There is a limit to cheap popularity. Or better put, repercussion of cheap popularity is inevitable. Hence, picking on the pardon looming for Ken Saro-Wiwa, relatives/sympathisers of late General Mamman Vatsa (have) also commenced agitation for an identical  pardon for their man. Why is the government keeping quiet on the hope of sympathisers of Gen. Vatsa for the deceased to be pardoned? That was a compelling question, which those who interviewed President Buhari should have asked and Nigerians are (still) waiting for an answer. Gen. Vatsa was executed for alleged treason in 1986 and his trial was observed throughout by Nigerian Bar Association to ensure strict compliance with the law.

Also waiting for their turn to seek pardon would be sympathisers of the late Defence Minister, General Ilya Bissala, who was similarly executed for alleged treason in 1976. The controversy over all these executions will surely reveal that one pardon could not be granted without extending the same sympathy to other cases. Pardons for major crimes are either unwarranted or, if considered in one, must also apply to all such crimes. How then would President Buhari handle a particular case without being embarrassed?

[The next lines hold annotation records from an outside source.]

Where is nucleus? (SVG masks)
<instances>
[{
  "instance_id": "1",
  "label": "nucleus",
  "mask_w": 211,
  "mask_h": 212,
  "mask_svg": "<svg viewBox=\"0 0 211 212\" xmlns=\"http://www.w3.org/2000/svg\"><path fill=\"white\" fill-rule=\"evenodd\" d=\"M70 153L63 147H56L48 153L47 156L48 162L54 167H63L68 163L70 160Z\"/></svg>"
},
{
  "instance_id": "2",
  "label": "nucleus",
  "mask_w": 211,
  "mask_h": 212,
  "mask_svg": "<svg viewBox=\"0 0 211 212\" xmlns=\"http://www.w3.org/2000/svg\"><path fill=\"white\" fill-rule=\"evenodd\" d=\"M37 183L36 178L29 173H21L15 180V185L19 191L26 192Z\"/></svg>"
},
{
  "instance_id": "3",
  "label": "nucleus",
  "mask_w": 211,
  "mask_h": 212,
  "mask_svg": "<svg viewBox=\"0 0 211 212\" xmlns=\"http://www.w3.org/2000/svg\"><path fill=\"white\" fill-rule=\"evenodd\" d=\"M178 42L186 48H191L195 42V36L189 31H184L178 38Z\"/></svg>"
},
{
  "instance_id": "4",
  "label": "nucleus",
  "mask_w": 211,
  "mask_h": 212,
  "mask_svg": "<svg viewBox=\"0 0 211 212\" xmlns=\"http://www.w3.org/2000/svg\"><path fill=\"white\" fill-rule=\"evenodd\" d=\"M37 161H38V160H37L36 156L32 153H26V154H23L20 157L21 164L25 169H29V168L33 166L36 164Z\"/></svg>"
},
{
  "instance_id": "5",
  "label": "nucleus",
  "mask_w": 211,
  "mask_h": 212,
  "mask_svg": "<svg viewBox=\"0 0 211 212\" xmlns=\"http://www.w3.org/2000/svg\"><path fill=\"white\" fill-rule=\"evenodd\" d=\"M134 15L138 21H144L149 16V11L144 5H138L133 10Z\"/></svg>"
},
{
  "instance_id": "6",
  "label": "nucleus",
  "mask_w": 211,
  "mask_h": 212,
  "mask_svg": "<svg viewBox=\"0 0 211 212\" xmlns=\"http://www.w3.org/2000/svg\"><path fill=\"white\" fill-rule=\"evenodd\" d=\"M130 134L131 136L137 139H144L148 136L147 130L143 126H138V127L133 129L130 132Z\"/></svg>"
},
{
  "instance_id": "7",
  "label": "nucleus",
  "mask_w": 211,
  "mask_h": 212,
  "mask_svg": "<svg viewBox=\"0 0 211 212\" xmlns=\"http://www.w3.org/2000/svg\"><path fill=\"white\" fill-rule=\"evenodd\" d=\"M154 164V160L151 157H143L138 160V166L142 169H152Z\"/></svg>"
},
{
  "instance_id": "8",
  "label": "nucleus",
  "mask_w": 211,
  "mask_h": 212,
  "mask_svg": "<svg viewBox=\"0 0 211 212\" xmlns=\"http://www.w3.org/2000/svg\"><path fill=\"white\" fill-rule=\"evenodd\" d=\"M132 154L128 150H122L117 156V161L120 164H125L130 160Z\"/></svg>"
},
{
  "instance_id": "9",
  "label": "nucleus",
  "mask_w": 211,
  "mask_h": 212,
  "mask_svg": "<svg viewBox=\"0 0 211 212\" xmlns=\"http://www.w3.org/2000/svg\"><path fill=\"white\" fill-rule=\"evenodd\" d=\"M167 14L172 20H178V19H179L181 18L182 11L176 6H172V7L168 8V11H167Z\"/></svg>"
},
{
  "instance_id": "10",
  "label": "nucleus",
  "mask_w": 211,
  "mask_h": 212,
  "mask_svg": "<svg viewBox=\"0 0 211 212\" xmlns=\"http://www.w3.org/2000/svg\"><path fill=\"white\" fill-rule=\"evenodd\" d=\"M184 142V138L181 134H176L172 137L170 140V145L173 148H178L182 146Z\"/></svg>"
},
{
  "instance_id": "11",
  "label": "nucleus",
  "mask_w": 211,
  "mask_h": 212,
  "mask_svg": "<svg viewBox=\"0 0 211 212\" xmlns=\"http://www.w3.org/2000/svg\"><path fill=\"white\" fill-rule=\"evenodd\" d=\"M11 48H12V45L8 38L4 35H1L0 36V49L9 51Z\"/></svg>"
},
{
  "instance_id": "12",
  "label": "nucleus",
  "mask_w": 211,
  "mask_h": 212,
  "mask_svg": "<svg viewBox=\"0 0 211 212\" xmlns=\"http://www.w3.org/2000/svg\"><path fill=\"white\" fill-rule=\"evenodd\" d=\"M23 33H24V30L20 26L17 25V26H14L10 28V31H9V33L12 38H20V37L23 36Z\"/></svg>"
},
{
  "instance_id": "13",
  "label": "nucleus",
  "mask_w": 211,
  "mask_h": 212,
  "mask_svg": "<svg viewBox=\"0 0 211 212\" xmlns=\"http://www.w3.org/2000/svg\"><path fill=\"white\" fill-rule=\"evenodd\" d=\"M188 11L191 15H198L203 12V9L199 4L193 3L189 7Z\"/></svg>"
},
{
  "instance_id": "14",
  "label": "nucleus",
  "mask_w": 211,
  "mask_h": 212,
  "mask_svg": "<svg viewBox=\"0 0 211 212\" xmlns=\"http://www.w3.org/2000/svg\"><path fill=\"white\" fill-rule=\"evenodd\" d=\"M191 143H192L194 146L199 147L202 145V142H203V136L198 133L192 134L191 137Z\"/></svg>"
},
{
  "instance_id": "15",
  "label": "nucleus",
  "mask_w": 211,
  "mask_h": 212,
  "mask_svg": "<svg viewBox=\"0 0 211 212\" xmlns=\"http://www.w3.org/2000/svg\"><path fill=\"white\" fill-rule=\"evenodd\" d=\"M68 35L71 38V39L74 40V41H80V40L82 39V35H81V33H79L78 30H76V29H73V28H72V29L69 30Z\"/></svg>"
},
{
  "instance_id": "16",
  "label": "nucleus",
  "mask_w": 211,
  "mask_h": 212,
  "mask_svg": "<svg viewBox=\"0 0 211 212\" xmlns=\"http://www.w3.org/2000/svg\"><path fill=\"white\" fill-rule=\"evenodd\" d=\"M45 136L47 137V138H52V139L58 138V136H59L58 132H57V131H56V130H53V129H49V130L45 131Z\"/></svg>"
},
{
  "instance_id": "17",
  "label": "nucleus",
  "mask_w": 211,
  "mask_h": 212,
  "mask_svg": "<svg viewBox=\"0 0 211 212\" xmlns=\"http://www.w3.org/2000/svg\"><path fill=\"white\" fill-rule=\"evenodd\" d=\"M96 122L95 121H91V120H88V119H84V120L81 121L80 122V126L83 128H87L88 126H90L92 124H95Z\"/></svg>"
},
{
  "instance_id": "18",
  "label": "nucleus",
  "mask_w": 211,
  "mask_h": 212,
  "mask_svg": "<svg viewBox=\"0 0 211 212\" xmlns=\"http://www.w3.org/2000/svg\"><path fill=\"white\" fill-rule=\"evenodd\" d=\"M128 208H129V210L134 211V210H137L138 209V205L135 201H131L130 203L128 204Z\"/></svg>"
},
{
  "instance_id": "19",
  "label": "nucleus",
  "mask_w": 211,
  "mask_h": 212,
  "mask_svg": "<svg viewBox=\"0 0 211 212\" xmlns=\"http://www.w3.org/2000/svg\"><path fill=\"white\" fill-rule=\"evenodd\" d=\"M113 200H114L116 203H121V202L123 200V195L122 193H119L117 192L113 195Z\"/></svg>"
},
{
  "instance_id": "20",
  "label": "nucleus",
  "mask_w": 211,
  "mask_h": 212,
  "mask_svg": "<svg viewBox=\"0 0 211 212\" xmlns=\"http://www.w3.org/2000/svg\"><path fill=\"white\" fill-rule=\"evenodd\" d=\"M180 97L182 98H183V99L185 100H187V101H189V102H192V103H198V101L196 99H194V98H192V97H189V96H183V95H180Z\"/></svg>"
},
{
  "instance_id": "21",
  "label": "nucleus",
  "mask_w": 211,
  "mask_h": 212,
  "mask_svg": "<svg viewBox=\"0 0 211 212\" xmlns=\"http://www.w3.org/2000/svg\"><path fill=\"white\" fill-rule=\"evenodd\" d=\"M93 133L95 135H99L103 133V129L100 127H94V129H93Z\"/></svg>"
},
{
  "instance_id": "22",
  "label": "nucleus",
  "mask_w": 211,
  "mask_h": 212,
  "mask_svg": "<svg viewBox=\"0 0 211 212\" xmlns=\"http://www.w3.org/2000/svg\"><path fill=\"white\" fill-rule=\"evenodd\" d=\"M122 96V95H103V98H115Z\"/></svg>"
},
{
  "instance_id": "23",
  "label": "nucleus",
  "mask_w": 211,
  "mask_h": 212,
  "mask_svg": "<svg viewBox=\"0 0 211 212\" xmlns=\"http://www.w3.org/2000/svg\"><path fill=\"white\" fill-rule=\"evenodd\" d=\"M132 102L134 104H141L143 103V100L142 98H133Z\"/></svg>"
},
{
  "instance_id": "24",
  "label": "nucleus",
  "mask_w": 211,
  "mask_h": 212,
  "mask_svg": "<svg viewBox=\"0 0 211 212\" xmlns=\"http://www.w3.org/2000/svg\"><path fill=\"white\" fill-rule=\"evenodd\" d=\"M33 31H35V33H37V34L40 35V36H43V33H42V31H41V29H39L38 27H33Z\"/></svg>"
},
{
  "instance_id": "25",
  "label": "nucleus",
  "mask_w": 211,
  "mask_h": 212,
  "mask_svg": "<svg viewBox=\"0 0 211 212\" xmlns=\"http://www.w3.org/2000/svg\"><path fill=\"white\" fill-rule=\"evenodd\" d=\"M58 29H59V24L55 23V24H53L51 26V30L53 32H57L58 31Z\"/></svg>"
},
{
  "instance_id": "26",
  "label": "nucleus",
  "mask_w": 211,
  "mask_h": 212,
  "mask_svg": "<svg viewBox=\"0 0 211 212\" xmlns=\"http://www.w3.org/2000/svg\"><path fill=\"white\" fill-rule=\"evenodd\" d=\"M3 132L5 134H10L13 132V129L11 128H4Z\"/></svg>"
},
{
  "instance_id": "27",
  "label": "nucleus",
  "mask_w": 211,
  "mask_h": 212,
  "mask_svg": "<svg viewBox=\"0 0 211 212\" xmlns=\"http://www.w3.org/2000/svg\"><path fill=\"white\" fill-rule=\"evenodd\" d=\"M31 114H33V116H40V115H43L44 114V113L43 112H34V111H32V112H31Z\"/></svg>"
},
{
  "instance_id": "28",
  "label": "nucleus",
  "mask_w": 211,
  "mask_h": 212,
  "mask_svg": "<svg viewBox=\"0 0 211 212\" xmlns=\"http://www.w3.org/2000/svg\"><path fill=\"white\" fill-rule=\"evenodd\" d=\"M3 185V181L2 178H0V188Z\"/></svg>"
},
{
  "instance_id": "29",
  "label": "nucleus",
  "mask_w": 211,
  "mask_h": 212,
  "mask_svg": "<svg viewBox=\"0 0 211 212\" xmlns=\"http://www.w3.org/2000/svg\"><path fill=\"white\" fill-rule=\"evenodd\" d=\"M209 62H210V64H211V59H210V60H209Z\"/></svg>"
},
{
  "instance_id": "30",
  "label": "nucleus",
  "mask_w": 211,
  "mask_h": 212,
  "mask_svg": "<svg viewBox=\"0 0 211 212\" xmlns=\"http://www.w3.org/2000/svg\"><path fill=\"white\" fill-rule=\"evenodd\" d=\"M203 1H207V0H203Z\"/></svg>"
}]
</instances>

In 1984, during his short tenure as a military ruler, General Buhari’s military regime signed the death warrant of some Nigerians for drug peddling. Among those shot were Bartholomew Azubike Owoh, Lawal Akanni Ojuolape and Bernard Ogedengbe. Even today, death penalty is still justified for drug-peddling. The executions for drugs in 1984 sent the peddlers into hiding just as the execution of Saro-Wiwa in 1995, henceforth, sustained peace in Ogoniland. All the same, the 1984 public executions in Lagos by the Buhari regime still raised eyebrows, not necessarily because of opposition to death penalty. Instead, the criticism and concern were against backdating of the anti-drugs decree, in the case of two of the deceased. Public criticism was in defence of two of the convicts who committed the drug offence before the anti-drug decree was promulgated.

We (at least, I, in this column then on the defunct National Concord) unsuccessfully pleaded that, much as the death penalty should be retained and the execution carried out for the rest, the two convicts who committed the drug offence before the anti-drug decree came into force should be exempt from the imminent death. The pleas were ignored as the Buhari regime proceeded to execute the two men. If pardon should, therefore, be granted at all by President Buhari, the first set of beneficiaries should be the two executed drug peddlers who committed the offence before the decree was promulgated in 1984.

Otherwise, it remains intriguing why any pardon was granted at all.